··· QUOTED TEXT
When comparing Liechtenstein vs Switzerland for a holding company structure, both jurisdictions offer genuine advantages - but they serve different strategic profiles. Liechtenstein provides a compact, highly flexible legal environment with a competitive flat-rate tax regime and strong asset protection tools. Switzerland offers scale, banking depth, treaty access and global reputational weight. This guide compares both jurisdictions across entity types, tax treatment, formation process, ongoing compliance, costs and practical scenarios, so founders and CFOs can make an informed structural choice.
The fundamental difference is one of scale and purpose. Liechtenstein is a microstate with a population under 40,000, yet it operates a sophisticated legal system modelled on Austrian civil law, with a dedicated foundation law and a modern company act - the Personen- und Gesellschaftsrecht (PGR). Switzerland is a federal state with 26 cantons, each setting its own cantonal tax rate on top of federal tax, creating a layered system that requires careful canton selection.
For a holding company, this distinction matters immediately. In Liechtenstein, the holding privilege under the Tax Act exempts qualifying dividend income and capital gains from participation at the entity level, subject to a minimum flat tax. In Switzerland, the participation deduction (Beteiligungsabzug) under the Federal Tax Harmonisation Act reduces tax on qualifying dividends and capital gains, but the effective rate still depends on the canton of domicile. A holding in Zug or Nidwalden will look very different from one in Geneva or Zurich.
A common mistake made by founders unfamiliar with either jurisdiction is treating both as interchangeable "low-tax European options." In practice, the structural logic, substance requirements and treaty networks differ substantially, and conflating them leads to poor entity design.
In Liechtenstein, the two most commonly used holding vehicles are the Aktiengesellschaft (AG) - a joint-stock company - and the Anstalt, a hybrid entity unique to Liechtenstein law that combines features of a company and a foundation. The Anstalt is particularly useful for asset holding and succession planning because it can be structured without shareholders in the conventional sense. The Stiftung (foundation) is also widely used for family wealth holding, though it is not a commercial entity in the traditional sense.
The AG in Liechtenstein requires a minimum share capital of CHF 50,000, fully paid up. It must have at least one director who is either a Liechtenstein resident or a licensed fiduciary. The Anstalt requires a minimum endowment of CHF 30,000 and offers considerable flexibility in its statutes.
In Switzerland, the standard holding vehicle is the Aktiengesellschaft (AG) or, for smaller structures, the Gesellschaft mit beschränkter Haftung (GmbH). The AG requires a minimum share capital of CHF 100,000, of which at least CHF 50,000 must be paid in at formation. The GmbH requires CHF 20,000 fully paid. Swiss law does not offer an equivalent to the Liechtenstein Anstalt, so founders seeking maximum structural flexibility will find Liechtenstein more accommodating.
Practical scenario one: a family office managing diversified equity stakes across European subsidiaries. In Liechtenstein, an Anstalt or AG with the holding privilege provides clean dividend flow and strong privacy. In Switzerland, an AG in Zug with the participation deduction achieves a comparable tax result but with greater treaty access and easier banking relationships.
······
··· MATERIAL
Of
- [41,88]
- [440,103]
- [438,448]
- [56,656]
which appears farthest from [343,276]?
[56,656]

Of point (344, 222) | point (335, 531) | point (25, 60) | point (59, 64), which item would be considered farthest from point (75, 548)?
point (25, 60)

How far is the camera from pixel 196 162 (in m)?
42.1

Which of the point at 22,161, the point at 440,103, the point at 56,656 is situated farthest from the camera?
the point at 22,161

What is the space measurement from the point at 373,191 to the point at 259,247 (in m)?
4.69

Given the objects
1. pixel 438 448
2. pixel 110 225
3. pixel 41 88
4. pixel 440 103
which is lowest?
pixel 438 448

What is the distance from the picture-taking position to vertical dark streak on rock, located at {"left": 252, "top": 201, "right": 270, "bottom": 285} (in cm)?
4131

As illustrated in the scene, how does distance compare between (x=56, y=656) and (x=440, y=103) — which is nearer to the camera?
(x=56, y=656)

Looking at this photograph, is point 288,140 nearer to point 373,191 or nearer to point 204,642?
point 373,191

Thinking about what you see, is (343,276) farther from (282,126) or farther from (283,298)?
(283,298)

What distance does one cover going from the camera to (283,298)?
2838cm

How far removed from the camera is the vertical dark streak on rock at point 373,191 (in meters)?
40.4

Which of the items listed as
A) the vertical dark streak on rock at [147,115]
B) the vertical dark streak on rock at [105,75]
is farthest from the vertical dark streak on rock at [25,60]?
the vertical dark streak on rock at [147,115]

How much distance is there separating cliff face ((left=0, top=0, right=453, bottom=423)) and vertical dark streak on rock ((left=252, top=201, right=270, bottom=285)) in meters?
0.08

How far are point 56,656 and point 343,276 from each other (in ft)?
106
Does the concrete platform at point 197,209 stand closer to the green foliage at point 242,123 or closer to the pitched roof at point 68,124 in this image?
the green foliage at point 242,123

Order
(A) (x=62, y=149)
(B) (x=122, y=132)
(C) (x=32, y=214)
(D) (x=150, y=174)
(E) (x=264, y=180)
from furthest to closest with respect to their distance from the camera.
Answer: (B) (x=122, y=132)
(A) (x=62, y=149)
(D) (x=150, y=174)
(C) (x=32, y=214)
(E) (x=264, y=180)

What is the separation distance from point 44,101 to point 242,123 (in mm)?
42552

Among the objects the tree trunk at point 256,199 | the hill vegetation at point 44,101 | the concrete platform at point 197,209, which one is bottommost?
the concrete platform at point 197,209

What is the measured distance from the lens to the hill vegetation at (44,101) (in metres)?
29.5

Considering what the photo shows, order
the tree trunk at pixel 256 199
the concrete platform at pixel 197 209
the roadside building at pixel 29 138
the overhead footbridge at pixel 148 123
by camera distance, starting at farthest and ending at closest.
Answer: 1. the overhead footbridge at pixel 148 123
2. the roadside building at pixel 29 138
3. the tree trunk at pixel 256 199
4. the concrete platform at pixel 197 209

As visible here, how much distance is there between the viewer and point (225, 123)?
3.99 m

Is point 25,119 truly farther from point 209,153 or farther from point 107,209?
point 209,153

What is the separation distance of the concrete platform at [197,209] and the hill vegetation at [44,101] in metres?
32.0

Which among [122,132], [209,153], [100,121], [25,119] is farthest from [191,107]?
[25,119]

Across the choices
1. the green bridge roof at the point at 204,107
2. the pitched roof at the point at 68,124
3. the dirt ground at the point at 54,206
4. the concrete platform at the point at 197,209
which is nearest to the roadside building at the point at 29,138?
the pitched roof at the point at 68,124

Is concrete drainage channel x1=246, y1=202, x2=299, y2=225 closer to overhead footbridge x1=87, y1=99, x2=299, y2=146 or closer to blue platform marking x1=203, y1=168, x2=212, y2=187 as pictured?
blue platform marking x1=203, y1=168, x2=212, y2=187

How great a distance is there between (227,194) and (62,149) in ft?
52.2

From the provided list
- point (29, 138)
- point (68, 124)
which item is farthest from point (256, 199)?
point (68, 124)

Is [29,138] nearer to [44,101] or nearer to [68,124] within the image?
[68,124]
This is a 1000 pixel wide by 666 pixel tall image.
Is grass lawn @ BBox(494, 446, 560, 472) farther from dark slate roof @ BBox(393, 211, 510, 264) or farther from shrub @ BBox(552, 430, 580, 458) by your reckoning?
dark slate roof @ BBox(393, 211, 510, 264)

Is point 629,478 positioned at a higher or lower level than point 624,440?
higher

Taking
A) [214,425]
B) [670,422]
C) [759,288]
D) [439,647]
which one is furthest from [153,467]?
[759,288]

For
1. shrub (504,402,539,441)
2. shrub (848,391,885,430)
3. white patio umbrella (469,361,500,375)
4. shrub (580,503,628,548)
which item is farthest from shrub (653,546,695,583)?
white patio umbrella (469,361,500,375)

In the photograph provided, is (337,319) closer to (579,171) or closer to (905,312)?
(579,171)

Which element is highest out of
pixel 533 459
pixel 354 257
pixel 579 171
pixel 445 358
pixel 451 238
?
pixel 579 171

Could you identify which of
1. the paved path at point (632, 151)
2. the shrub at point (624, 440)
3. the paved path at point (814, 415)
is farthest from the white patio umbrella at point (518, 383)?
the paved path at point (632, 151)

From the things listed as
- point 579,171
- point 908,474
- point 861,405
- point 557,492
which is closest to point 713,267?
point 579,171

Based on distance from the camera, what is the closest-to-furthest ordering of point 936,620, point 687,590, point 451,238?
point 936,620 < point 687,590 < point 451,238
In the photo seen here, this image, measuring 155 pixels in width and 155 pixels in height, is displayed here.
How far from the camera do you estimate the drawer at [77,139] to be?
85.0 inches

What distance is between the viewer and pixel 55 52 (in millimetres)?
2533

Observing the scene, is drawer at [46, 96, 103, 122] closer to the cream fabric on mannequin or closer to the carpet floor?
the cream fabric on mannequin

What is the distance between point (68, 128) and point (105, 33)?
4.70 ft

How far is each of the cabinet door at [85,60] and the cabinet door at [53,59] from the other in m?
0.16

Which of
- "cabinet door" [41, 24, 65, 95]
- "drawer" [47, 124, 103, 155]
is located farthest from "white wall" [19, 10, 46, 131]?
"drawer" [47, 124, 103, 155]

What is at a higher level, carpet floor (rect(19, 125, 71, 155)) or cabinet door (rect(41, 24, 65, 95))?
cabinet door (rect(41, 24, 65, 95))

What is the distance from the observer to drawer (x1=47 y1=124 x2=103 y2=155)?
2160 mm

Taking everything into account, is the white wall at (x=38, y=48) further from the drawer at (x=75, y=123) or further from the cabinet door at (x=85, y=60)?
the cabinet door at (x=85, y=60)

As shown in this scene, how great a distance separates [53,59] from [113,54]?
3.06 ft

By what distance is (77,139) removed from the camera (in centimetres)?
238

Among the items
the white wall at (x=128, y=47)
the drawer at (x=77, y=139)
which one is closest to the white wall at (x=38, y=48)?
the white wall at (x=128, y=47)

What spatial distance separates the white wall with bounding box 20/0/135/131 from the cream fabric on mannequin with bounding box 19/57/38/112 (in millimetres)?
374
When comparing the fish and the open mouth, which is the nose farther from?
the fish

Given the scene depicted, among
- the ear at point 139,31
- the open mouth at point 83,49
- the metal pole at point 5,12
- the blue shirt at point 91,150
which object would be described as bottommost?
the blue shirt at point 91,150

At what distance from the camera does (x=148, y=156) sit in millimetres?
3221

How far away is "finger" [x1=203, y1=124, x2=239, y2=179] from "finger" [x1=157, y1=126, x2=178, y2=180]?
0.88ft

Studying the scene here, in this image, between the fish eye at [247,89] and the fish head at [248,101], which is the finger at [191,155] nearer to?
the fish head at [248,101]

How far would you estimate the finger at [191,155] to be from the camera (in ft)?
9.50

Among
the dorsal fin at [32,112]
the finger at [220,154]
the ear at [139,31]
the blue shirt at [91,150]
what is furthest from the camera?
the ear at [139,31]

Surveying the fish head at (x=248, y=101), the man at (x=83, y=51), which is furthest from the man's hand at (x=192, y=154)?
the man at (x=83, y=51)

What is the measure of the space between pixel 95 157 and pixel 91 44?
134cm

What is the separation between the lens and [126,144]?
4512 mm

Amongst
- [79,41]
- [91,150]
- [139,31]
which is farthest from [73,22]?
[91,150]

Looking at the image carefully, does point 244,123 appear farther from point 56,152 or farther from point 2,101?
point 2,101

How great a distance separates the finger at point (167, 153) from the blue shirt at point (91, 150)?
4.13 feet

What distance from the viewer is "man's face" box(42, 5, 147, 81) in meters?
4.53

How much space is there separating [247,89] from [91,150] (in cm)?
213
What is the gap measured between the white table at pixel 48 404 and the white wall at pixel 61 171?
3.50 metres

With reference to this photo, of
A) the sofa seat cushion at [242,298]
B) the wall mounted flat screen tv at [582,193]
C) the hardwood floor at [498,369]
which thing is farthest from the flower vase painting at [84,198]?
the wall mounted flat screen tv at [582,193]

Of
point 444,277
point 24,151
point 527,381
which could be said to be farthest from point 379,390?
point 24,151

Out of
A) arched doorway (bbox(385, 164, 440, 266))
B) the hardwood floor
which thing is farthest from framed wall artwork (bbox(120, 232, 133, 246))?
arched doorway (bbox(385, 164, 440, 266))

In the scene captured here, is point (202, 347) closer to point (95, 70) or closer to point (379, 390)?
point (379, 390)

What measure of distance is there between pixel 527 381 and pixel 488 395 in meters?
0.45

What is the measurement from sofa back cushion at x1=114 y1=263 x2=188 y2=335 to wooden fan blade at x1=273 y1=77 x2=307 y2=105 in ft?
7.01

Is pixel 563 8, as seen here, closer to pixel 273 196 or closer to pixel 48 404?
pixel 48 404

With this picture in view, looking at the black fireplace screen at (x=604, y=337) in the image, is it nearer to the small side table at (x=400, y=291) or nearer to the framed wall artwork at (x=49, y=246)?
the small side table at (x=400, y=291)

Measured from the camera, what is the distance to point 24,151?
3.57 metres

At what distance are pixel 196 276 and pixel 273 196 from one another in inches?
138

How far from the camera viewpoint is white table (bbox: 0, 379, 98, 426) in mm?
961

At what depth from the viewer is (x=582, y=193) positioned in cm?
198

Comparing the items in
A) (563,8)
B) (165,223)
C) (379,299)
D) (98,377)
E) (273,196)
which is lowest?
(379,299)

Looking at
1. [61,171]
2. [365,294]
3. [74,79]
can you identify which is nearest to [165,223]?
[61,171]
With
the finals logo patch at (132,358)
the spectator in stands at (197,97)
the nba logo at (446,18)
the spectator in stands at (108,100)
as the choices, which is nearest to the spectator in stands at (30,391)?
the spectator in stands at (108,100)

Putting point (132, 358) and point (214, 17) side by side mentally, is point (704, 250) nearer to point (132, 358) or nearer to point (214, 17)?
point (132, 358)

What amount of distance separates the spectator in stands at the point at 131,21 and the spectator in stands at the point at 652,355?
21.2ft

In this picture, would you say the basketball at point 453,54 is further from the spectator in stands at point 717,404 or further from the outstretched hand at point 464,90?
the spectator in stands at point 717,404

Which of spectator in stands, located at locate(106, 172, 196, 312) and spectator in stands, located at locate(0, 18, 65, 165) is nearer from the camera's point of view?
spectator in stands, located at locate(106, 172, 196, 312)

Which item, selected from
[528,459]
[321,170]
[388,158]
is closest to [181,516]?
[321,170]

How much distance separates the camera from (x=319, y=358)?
······
** PROBLEMS TO SOLVE **
- a) Repeat the passage from the comparison of Liechtenstein and Swiss holding companies, beginning at the words "A common mistake" and stopping after "poor entity design.".
- b) Pull out every line of the rows that contains the string "sofa". Case counts.
The text and the rows come from unrelated sources.

** ANSWERS TO THE PROBLEMS **
- a)
A common mistake made by founders unfamiliar with either jurisdiction is treating both as interchangeable "low-tax European options." In practice, the structural logic, substance requirements and treaty networks differ substantially, and conflating them leads to poor entity design.

- b)
A) the sofa seat cushion at [242,298]
What is the measurement from sofa back cushion at x1=114 y1=263 x2=188 y2=335 to wooden fan blade at x1=273 y1=77 x2=307 y2=105 in ft?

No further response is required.